The Telegraph pulled out all sorts of rabbits out of its hat. The YouGov poll showing LibDems down to 24% and a surge for Labour to 30% provides the background to a number of anti-hung parliament possibilities. There’s the possible deal with Northern Ireland’s Unionists (better the coalition partner you can chew), or (sit down before you read this) Simon Cowell‘s backing Cameron as “the prime minister Britain needs at this time”. They did say that the TV debates had an X Factor feel about them but hey… Simon Cowell??
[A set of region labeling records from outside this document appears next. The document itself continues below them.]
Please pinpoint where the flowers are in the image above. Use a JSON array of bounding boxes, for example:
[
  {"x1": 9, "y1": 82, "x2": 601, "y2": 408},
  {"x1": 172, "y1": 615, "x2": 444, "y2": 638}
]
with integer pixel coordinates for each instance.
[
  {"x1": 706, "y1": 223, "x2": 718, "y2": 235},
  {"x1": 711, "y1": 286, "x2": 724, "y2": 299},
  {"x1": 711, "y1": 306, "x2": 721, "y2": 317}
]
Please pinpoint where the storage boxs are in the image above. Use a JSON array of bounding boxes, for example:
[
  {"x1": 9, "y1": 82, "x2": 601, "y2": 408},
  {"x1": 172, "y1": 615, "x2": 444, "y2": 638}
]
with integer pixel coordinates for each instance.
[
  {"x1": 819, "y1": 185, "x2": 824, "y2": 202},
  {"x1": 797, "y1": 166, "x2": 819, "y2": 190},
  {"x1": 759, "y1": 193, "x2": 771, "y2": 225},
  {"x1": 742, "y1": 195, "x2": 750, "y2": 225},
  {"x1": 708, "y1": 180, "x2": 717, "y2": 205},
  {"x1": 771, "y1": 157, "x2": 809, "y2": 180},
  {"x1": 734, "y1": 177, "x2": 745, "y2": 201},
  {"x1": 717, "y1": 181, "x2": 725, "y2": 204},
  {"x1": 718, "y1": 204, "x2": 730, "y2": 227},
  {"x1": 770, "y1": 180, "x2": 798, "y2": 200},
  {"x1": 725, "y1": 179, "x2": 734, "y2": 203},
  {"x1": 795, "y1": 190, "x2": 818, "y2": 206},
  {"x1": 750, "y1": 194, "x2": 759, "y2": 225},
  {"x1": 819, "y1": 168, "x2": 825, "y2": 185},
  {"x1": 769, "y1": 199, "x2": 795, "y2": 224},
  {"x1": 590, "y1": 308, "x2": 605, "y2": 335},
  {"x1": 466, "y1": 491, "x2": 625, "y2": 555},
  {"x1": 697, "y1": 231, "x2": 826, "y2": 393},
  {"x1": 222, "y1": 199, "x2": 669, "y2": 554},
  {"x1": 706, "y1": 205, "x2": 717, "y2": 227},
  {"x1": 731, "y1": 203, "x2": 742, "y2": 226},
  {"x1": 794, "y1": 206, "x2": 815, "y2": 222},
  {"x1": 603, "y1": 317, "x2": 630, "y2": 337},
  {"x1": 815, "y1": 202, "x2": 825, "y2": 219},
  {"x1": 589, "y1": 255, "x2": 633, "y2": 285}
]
If the backing of multi-millionaire Cowell would not dissuade Tory voters from voting LibDem then you had the good old guilt by affinity – remember the “zokk u fergha“? “Clegg styles himself as successor to Blair” – it doesn’t get any scarier for a down and out Tory does it?

For an interesting take on the world outside “tribal pulls” read the Times’ resident genius Finkelstein. Unlike most Brits he never felt the tribal pull so he does not find it difficult to opt for Cameron this time round:

So, annoyingly, this election will be determined by people fighting a tribal urge that I’ve never felt and can’t completely relate to. The best I can offer is this: once I considered myself on the centre Left, and I don’t any more. And once I, too, had “never voted Tory”, but in the end I didn’t find it very difficult at all.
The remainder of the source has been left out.